#### PROBLEM DETAILS
Write what comes next in the passage on Panzee's and human listeners' recognition of sine-wave words, starting right after its last sentence.

═══ EXTRACT PROVIDED ═══

Panzee demonstrated consistent natural word-recognition performance, showing similar outcomes in orientation and test sessions as in earlier annual testing and synthetic-speech experiments (Heimbauer et al. 2011; Beran and Heimbauer 2015). Her recognition of SW123 words was also similar to performance in previous sine-wave testing (Heimbauer et al. 2011). In the current experiment, Panzee identified more words in SW123 and SW12 form than in SW13 and SW23 form. Humans performed similarly with a decrease in performance across conditions from SW123 to SW13, although only the difference between SW123 (with both SW1 and SW2 present) and SW13 (missing SW2) performance was statistically significant. Despite the difference in methodology between Panzee and the humans, 6 of the 12 human participants did perform similarly to Panzee, either overall or in one of the two test-word blocks. In other words, these participants performed exactly the same with SW123 and SW12 forms, or with SW23 and SW13 forms, and were better at identifying SW123 and SW12 words than SW23 and SW13 words in those instances.

═══ INFORMATION GIVEN ═══

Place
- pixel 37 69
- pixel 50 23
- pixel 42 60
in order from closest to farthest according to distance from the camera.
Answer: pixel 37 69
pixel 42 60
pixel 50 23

═══

#### THE RESULT
Unexpectedly, Panzee’s performance on SW123 words was 58% correct, which was higher than the mean human outcome of 43% correct (although, again, the response modality was different for the two species). Panzee’s higher accuracy may be due to the fact that although sine-wave words can be quite challenging even to humans (Heimbauer et al. 2011), she was very familiar with her word set and had heard them in SW123 form in earlier experiments. Additionally, we acknowledge that closed-set testing procedures do not necessarily present the same challenges as open-set testing, as demonstrated by Sommers et al. (1997). However, in an attempt to compensate for this possible advantage, as noted in the General Methods Human procedure section, human participants in the current experiments were exposed to and tested with a block of Group A natural words and Group B test words, and then with a block of Group B natural words and Group A test words (presentation of blocks counter-balanced across participants). This means that they were hearing half of the natural words before being tested with them in SW (or NV) form. Also, as noted in the Human procedure section, we familiarized our human participants with sine-wave speech in SW123 form before they started the experiment (in Experiment 2 we familiarized them with a noise-vocoded speech in NB7 form first).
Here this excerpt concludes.